Mesic, Milosevic and The Hague

Ivo Skoric ivo at reporters.net
Mon Oct 7 21:01:32 CEST 2002


As The Hague Tribunal moved from Kosovo to crimes against 
humanity committed under Milosevic's auspices elsewhere in 
former Yugoslavia, Croatia's president Stipe Mesic was called to 
testify.

His testimony was largely a disappointment. Given that at the time 
when the atrocities in Croatia attributed to Milosevic took place 
(like Vukovar), Mesic was in effect the president of former Yugoslav 
presidency and the supreme commander of Yugoslav Army, one 
would expect that he should both have a more detailed knowledge 
of those days and that he should display a more pointed 
resentiment towards a man who literally took the command over 
the army and the country out of his hands by extra-legal, populist 
means.

Milosevic is an expert putsch-maker. He took over Serbia in 1987 
by a putsch against his mentor Stambolic (who disappeared in a 
white van during Milosevic's last days as Serbia's strongman - 
never to be found again...), and he took over Yugoslavia in 1991 by 
a putsch against the constitutional president Stipe Mesic. Not only 
did Milosevic take the command over the army so succesfully, that 
Mesic could only shrug his shoulders over the shelling of 
Dubrovnik, but he also sent an air-force's MIG-29 to drop a TV-
guided Maverick missile on the building of Croatian parliament, 
missing the room, in which Croatia's president Tudjman, f-Yugoslav 
president Mesic and f-Yugoslav prime minister Markovic met at that 
time, just by one window.

Therefore, it is puzzling that Mesic would be willing to utter the 
words about the 'shared responsibility for collapse of Yugoslavia by 
all its national leaders'. Such self-incrimination was not called for 
by the Tribunal. It was given voluntarily. And, unless Mesic knows 
something that we don't, it has no basis in facts. It is true that 
former Yugoslavia was a very de-centralized federation, and that 
leaders of all federal entities (republics and autonomous provinces) 
were indeed thugging the country apart during the 1980-s. But it 
was Milosevic who first made a dangerous precedent, in a country 
that was still healing its wounds from the crimes of ethnic hate 
committed just 50 years ago during the WW II, by using the 
nationalism of the largest f-Yugoslav ethnic group, the Serbs, to 
establish his political victory, setting the stage for the breakup.

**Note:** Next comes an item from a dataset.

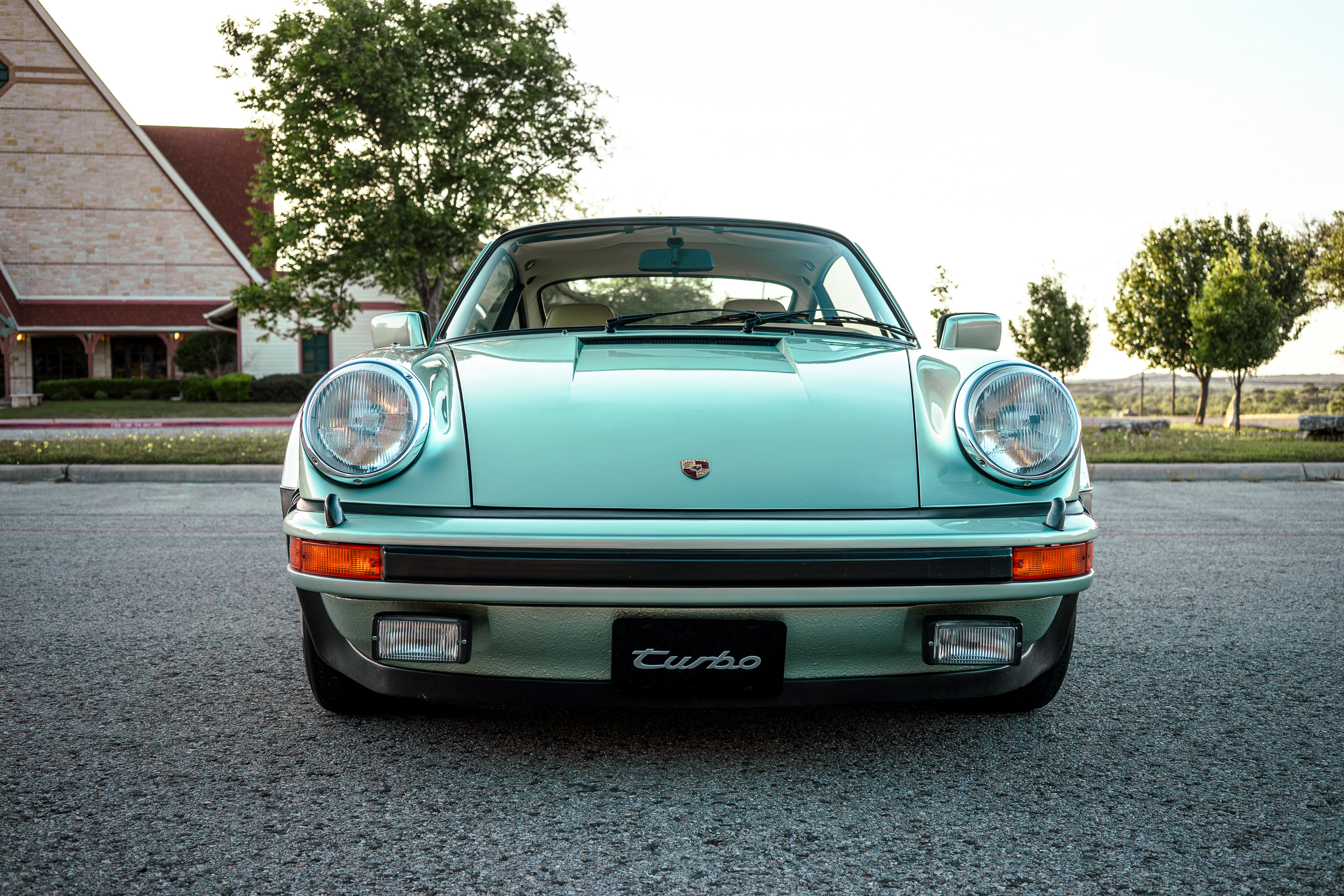 930 Turbo in Ice Metallic Green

I lived and wrote in Croatia, f-Yugoslavia during 1980-s. Croatian 
political leadership was federalist, almost unitarist in appearance 
after 1971 and the purge of Croatian nationalist from the communist 
party. As late as 1985 people could get long prison sentences just 
for hanging Croatian nationalist flags even inside their apartments. 
And Tudjman did not appear in public until May 1989. There is no 
doubt in my mind whatsoever that Tudjman would never be elected 
for Croatian president should it not be for Milosevic and the fear of 
growing Serb nationalism and the threat of Yugoslav Army that 
Milosevic co-opted.

Tudjman's 'shared responsibility for Yugoslav failure' appears post-
facto. He is, indeed, involved as a culprit, together with Milosevic in 
Bosnia. But this was already when Mesic stepped out of the HDZ. 
His only responsibility was for not stopping Milosevic (and 
Tudjman) while he was the president of f-Yugoslav presidency. He 
was a HDZ cadre at the time. Under the circumstances it is not 
clear what could he have done to stop Milosevic and save f-
Yugoslavia in the form we remember. His own political party, HDZ, 
did not have interest in saving Yugoslavia, and the only force that 
could preserve it, the Yugoslav Army, would never follow a HDZ 
politician.

Maybe Mesic now feels guilty for once belonging to HDZ, but the 
witness stand at The Hague Tribunal's trial against Milosevic, is not 
exactly the right place for expressing that feeling. Given that 
Mesic's political fate was largely dependent on Milosevic's at that 
time, his testimony against Milosevic was unhelpfully self-indulgent.